» Problem
Reproduce everything from "Cinematography: Ken Hodges" down to "Block, Louis DeWitt." in the passage on The Giant Behemoth, swapping "Cinematography" for "Director of Photography".

» Source
•••••

Cinematography: Ken Hodges
Production Design: Eugène Lourié
Special Visual Effects: Willis H. O’Brien, Pete Peterson, Phil Kellison, Jack Rabin, Irving Block, Louis DeWitt.
Original Music: Edwin Astley
Written by Eugène Lourié and Daniel Hyatt (James), story by Robert Abel & Allen Adler
Produced by David Diamond, Ted Lloyd
Directed by Eugène Lourié, Douglas Hickox
The Giant Behemoth, aka Behemoth, Sea Monster may not have a sterling reputation among monster movies, but it remains a favorite of stop-motion animation fans. We kids in the 1960s would watch the movie repeatedly, checking out the impressive dinosaur credited to the artists that engineered the original King Kong. We were also very aware of the film’s sober tone — its story of a radioactive menace attacking London has no comic relief. The show also taught us kids a few lessons in ‘bad’ filmmaking, in the judgmental sense that smooth continuity is assumed to equal good filmmaking. Even a ten year-old can immediately complain that the movie features a cool animated creature in some scenes, and a lame, stiff hand puppet in others. I remember saving money to buy an 8mm digest version of Behemoth, only to discover that the excerpts exclusively showed the monster’s bad, stiff puppet version.

•••••

Spatial reasoning question records
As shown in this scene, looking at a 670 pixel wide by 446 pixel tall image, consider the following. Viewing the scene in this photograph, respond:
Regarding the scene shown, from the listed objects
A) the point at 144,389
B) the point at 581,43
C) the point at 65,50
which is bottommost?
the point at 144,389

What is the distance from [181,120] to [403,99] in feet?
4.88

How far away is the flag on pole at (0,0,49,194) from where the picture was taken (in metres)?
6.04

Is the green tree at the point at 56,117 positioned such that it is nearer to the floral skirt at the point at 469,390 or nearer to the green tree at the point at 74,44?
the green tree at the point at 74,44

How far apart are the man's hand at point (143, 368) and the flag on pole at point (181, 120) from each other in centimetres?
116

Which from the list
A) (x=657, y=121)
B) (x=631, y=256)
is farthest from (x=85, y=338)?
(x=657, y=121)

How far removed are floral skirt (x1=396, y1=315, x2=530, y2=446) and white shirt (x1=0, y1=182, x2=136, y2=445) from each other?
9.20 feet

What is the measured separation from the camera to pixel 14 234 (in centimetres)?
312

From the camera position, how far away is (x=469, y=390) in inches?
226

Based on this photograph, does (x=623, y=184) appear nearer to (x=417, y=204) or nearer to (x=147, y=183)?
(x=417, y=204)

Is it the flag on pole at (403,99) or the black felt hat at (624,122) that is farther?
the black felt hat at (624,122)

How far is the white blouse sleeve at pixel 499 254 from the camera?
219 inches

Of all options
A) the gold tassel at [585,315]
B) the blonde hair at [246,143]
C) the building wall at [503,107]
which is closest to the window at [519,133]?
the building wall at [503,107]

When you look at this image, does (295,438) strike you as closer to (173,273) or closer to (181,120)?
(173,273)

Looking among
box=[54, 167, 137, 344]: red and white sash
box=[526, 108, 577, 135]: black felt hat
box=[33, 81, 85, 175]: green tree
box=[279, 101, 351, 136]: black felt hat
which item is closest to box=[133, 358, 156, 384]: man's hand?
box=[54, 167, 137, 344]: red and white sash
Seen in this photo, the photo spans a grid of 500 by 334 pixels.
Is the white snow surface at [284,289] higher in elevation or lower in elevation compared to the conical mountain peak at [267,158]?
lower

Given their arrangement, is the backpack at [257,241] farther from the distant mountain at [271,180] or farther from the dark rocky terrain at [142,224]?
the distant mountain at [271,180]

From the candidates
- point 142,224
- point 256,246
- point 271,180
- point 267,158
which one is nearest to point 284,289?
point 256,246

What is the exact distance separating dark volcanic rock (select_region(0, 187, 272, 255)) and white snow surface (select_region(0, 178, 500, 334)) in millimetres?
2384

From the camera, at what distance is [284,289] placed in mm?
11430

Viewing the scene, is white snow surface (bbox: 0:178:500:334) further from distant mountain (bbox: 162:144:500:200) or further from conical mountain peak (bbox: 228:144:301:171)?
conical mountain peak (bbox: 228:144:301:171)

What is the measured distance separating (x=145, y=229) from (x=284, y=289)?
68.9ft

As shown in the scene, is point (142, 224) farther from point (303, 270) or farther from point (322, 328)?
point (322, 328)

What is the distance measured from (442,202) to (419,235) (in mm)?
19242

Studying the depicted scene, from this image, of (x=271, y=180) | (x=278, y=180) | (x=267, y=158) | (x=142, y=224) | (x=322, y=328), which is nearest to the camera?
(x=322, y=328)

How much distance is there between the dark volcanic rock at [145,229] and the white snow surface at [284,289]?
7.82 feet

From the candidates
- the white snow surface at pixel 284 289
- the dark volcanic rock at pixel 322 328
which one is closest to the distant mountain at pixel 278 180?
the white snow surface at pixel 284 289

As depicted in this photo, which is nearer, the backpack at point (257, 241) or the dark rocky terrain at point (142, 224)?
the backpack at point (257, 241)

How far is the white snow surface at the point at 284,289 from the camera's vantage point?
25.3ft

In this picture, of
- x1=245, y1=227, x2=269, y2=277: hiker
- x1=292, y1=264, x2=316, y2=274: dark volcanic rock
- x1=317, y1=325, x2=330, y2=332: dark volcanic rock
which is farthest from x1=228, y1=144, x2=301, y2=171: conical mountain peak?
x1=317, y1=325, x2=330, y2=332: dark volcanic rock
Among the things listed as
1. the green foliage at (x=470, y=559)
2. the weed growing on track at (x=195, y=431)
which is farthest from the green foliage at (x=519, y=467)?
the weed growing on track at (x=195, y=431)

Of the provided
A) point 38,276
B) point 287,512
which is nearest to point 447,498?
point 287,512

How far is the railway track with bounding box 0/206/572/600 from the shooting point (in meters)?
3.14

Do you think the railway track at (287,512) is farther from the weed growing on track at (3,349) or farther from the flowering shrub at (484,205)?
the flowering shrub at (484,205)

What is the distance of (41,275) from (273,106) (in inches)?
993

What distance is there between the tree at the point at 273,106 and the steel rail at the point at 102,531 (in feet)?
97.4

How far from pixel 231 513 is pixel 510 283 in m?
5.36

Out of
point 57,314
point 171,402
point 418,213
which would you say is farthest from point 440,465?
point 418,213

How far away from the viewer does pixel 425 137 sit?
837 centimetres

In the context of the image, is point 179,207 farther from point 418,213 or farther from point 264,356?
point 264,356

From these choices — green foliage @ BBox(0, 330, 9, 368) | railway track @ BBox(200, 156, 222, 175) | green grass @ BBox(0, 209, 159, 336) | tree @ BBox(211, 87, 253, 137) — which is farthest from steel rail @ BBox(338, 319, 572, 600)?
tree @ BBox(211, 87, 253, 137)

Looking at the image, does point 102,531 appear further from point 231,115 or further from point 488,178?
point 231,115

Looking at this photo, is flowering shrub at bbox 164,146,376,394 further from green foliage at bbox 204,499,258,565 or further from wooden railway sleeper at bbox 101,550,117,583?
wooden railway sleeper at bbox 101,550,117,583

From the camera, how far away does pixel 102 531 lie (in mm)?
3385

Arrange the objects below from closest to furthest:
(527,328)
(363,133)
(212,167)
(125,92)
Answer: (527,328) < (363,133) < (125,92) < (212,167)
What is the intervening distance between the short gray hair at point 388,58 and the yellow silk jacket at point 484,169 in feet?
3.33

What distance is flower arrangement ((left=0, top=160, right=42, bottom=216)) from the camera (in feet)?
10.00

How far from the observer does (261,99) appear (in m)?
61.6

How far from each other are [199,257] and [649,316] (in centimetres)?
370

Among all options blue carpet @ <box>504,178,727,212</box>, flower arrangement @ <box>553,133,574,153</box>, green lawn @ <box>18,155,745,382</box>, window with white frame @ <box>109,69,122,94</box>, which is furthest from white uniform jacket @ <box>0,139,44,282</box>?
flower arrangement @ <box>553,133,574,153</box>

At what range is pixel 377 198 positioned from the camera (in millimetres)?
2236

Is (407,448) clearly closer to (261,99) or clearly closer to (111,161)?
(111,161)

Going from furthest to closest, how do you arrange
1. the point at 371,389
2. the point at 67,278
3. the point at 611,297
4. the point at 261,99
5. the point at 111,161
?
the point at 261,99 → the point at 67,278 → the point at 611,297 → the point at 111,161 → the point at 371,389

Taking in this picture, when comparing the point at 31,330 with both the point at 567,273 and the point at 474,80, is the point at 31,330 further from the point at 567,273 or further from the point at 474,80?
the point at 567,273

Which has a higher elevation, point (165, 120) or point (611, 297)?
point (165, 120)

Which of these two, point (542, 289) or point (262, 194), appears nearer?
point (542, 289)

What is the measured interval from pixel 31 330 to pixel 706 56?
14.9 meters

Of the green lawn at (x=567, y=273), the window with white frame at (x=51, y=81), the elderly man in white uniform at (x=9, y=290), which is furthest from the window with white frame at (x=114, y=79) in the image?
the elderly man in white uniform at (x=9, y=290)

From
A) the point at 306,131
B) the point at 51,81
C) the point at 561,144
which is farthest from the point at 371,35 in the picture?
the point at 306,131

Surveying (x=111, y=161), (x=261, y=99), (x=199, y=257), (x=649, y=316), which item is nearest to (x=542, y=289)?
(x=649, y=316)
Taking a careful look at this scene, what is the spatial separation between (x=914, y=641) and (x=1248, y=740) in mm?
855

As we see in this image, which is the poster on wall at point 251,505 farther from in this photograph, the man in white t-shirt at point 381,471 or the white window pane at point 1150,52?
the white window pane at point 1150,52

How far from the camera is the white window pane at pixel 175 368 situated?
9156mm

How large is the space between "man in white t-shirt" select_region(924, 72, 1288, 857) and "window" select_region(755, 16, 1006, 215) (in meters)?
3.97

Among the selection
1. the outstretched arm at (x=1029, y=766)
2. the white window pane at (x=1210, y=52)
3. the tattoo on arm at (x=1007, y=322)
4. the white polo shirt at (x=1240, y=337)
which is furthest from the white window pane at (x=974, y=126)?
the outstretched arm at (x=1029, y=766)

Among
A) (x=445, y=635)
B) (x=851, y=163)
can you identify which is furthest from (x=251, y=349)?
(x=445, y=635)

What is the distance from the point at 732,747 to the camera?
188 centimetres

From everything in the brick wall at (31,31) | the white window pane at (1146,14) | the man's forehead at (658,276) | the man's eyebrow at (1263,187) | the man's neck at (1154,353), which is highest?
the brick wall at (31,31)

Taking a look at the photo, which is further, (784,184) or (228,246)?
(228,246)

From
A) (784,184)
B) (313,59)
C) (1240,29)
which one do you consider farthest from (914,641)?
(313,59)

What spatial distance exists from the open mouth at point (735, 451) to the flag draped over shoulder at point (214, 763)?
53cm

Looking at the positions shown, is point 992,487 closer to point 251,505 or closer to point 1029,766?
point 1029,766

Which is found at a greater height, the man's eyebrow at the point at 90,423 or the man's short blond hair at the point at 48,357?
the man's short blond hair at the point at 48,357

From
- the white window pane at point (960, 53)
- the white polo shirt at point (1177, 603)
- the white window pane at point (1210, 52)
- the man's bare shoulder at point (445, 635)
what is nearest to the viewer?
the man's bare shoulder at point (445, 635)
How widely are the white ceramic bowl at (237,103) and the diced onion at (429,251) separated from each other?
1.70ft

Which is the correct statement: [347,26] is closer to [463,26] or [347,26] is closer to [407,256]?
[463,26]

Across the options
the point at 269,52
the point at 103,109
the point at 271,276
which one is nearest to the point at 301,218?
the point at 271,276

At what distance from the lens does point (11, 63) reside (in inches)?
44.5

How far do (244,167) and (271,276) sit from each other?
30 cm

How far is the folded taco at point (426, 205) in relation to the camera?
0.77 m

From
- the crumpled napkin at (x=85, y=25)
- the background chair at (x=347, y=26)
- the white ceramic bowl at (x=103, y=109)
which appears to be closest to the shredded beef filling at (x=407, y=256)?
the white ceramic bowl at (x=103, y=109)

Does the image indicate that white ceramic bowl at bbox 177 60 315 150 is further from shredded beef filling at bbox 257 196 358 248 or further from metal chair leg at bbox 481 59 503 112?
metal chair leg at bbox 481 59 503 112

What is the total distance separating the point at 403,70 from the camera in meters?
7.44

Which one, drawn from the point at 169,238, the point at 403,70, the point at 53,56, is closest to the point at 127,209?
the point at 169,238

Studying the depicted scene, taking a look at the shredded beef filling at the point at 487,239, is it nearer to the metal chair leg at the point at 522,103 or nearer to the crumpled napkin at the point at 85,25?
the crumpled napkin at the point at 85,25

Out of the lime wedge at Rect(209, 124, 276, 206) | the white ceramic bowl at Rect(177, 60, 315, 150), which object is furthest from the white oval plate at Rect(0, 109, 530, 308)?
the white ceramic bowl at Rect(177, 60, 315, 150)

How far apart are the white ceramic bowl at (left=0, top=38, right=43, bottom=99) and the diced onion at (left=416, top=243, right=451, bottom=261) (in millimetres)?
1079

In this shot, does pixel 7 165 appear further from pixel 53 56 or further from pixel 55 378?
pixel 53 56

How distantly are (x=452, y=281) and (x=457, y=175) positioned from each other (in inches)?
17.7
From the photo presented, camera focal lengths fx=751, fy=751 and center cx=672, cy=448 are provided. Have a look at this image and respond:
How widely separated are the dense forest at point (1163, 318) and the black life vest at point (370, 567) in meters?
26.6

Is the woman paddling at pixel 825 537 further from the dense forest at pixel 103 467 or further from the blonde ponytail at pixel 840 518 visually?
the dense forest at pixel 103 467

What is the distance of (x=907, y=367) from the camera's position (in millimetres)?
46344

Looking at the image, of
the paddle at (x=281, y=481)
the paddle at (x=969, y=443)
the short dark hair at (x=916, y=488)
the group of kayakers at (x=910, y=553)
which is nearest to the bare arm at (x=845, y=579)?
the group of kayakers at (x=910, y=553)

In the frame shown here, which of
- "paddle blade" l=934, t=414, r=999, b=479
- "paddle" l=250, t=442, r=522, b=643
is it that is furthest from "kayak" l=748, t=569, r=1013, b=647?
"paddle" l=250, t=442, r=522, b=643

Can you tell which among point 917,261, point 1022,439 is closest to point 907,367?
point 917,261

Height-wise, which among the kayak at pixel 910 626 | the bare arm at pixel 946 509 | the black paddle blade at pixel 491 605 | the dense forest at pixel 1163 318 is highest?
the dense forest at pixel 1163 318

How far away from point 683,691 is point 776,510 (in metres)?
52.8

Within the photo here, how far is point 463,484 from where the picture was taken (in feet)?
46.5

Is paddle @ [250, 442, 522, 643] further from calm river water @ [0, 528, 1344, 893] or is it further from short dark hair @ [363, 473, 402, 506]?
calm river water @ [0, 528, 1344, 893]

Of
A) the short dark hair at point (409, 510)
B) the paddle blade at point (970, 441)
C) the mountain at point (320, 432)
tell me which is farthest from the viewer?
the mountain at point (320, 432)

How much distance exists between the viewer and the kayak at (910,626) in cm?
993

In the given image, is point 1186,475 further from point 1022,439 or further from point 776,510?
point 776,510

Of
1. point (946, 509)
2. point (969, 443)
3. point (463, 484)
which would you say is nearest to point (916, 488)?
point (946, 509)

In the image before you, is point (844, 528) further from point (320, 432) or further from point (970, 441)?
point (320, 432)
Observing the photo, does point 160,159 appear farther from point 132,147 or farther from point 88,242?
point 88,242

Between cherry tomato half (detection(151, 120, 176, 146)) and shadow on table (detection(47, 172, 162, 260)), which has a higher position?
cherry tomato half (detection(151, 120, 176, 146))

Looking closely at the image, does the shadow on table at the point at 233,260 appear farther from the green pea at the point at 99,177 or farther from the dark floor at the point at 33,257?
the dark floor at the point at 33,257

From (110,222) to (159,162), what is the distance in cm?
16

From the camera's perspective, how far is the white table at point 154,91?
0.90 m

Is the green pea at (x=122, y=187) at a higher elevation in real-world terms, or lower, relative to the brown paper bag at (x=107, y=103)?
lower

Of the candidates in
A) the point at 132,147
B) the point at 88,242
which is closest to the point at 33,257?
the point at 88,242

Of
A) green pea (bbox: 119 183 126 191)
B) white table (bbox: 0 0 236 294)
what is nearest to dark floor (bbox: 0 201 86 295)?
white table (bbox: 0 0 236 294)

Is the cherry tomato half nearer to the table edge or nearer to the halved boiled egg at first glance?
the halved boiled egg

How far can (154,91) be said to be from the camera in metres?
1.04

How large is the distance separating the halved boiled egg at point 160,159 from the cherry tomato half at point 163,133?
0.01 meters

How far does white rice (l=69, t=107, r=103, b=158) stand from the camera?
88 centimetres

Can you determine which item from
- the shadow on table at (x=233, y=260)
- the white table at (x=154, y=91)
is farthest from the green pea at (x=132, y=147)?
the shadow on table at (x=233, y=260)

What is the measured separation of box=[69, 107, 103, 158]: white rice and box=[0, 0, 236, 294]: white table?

•••••

» Task answer
Director of Photography: Ken Hodges
Production Design: Eugène Lourié
Special Visual Effects: Willis H. O’Brien, Pete Peterson, Phil Kellison, Jack Rabin, Irving Block, Louis DeWitt.